Fashion East has long ruled supreme as one of the industry’s top talent incubators, with their storied alumni including Gareth Pugh, Craig Green and J W Anderson (they sure now how to pick ’em). And this season was no exception. Richard Malone’s beachy collection was full of super feminine pieces, most of which came in blue and white deckchair stripes with dashes of canary yellow. Far from the dark grittiness we might expect from Fashion East, the pieces spoke their directional credentials in a softer way, through technically impressive cutting, pattern matching, and architectural structures. Ruffled, bow-like back details undulated like some optical illusion whilst paneled dungarees and cargo pants were triumphantly original.

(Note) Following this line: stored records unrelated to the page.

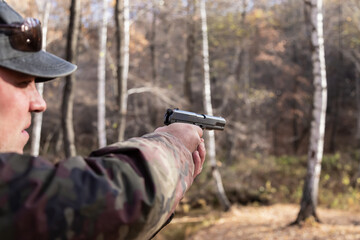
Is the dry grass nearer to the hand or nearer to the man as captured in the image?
the hand

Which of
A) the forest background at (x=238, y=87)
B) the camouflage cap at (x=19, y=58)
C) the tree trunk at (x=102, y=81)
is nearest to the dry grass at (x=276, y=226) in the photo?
the forest background at (x=238, y=87)

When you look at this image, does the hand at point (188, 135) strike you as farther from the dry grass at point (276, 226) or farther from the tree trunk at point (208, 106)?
the tree trunk at point (208, 106)

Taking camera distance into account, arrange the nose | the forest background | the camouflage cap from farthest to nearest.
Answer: the forest background
the nose
the camouflage cap

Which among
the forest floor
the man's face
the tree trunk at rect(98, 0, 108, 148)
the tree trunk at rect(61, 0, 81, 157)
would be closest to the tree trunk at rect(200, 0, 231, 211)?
the forest floor

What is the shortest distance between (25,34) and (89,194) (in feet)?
1.73

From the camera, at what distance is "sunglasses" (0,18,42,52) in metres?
0.96

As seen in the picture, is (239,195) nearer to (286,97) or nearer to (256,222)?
(256,222)

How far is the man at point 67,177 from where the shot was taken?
0.76 metres

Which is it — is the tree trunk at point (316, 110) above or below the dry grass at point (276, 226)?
above

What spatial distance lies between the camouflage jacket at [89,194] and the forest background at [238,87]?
8242 millimetres

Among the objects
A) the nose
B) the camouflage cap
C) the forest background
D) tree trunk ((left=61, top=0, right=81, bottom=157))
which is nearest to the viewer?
the camouflage cap

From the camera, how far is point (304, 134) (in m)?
24.0

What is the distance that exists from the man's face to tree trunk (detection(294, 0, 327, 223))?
28.2 feet

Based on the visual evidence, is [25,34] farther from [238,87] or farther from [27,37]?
[238,87]
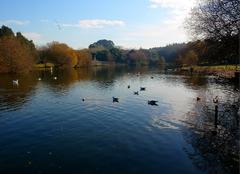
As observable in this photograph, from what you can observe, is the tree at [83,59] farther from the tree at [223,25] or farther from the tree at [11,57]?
the tree at [223,25]

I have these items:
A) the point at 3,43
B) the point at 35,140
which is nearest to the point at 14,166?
the point at 35,140

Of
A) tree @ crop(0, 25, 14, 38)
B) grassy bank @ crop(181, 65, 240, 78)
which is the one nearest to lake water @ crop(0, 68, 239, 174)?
grassy bank @ crop(181, 65, 240, 78)

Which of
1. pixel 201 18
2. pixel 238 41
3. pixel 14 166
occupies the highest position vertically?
pixel 201 18

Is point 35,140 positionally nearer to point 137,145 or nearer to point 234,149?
point 137,145

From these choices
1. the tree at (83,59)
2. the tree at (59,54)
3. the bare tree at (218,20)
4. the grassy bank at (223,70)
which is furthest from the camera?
the tree at (83,59)

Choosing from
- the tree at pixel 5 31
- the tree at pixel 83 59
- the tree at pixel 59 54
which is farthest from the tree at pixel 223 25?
the tree at pixel 83 59

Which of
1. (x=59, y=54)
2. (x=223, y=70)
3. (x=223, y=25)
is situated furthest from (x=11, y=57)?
(x=223, y=25)

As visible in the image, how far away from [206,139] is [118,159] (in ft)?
27.1

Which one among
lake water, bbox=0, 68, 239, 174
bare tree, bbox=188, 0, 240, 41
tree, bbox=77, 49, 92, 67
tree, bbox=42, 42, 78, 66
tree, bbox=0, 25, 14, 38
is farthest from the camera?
tree, bbox=77, 49, 92, 67

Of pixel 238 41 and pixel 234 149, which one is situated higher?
pixel 238 41

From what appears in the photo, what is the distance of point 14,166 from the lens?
19781mm

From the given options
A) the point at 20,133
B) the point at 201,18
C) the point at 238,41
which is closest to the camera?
the point at 20,133

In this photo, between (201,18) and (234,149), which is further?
(201,18)

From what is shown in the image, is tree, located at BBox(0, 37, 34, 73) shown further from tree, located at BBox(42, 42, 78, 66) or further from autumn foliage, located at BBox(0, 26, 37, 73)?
tree, located at BBox(42, 42, 78, 66)
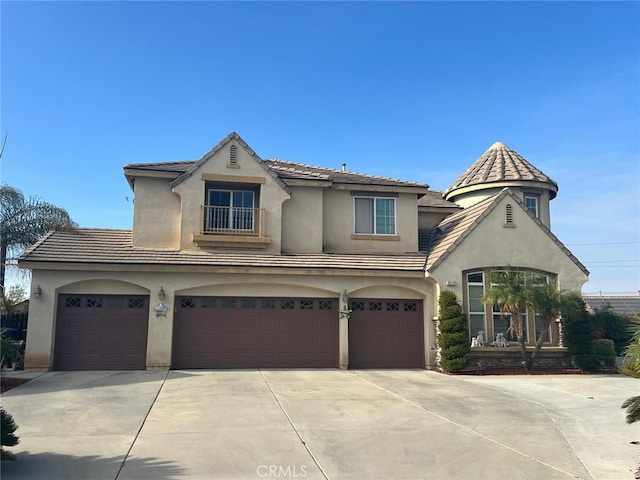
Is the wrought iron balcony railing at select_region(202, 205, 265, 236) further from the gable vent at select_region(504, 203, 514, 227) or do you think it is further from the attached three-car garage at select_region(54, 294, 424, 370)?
the gable vent at select_region(504, 203, 514, 227)

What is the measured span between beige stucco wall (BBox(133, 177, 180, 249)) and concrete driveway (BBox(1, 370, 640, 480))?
504 centimetres

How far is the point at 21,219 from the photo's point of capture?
2031 centimetres

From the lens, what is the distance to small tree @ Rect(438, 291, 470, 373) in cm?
1631

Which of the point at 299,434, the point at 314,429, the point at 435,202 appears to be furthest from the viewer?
the point at 435,202

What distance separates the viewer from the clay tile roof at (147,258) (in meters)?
15.9

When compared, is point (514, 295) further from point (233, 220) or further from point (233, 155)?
point (233, 155)

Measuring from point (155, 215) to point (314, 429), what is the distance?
11.1 metres

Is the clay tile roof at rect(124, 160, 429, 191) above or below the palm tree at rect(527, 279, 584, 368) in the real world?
above

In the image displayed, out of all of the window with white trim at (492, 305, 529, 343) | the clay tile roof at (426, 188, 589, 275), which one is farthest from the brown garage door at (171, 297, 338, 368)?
the window with white trim at (492, 305, 529, 343)

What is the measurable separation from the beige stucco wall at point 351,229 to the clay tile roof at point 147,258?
69 cm

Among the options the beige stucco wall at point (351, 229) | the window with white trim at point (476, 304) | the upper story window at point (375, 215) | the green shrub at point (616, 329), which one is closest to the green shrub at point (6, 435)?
the beige stucco wall at point (351, 229)

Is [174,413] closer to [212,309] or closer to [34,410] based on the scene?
[34,410]

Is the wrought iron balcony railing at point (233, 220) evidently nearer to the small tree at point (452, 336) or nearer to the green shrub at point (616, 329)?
the small tree at point (452, 336)

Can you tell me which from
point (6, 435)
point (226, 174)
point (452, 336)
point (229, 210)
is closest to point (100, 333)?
point (229, 210)
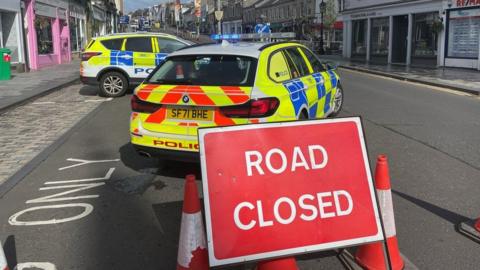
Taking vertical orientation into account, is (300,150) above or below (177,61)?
below

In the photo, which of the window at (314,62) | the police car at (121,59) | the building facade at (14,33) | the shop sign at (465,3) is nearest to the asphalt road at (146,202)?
the window at (314,62)

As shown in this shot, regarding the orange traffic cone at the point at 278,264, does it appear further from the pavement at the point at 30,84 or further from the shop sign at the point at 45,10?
the shop sign at the point at 45,10

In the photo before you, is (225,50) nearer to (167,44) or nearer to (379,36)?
(167,44)

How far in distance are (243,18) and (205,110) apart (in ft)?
294

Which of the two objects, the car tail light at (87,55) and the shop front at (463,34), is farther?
the shop front at (463,34)

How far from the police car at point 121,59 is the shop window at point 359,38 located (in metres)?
20.9

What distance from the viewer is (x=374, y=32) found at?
30.8 m

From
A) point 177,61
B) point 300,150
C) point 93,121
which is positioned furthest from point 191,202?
point 93,121

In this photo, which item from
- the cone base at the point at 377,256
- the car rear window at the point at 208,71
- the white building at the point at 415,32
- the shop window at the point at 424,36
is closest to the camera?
the cone base at the point at 377,256

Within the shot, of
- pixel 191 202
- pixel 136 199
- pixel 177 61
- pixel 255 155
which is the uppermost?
pixel 177 61

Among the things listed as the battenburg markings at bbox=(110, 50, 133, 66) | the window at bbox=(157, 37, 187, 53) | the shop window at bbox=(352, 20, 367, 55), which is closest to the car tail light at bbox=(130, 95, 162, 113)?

The show highlight for most was undoubtedly Caitlin Price’s collection which continued her fascination with British club kids and nightlife codes but added a dash of formal sophistication. A white, oh-so early ’00’s down jacket came cropped to show some midrift but was paired with a matching skirt that was full cut and fell to the floor with a newfound elegance; there’s many designers offering clothing influenced by British youth and their streetwear inclinations, but few do so as wittily as Price with her abundance of zip necked crops and a bubblegum pink ensemble of matching skirt and track jacket that seemed to put the suit in tracksuit.
Stratospheric Front Row
With Marc Jacobs, Amie Robertson’s old boss looking on, the new kid on the Fashion East block served up heavily embellished and crystal laden designs that were purportedly inspired by aliens. There was certainly a little otherworldly glamour about pin stripe narrow cut dresses paired with some very modern takes on ballgown gloves (imagine a bomber jackets sleeve and then invert it: ribbed cuff at the elbow). All this is to say nothing of Mimi Wade’s presentation that kicked the whole thing off; it was a B-Movie ‘n’ motorcycles inspired range of printed pieces that played wryly with notions of exploited and empowered femininity – see the move poster graphic “Please Murder Me!”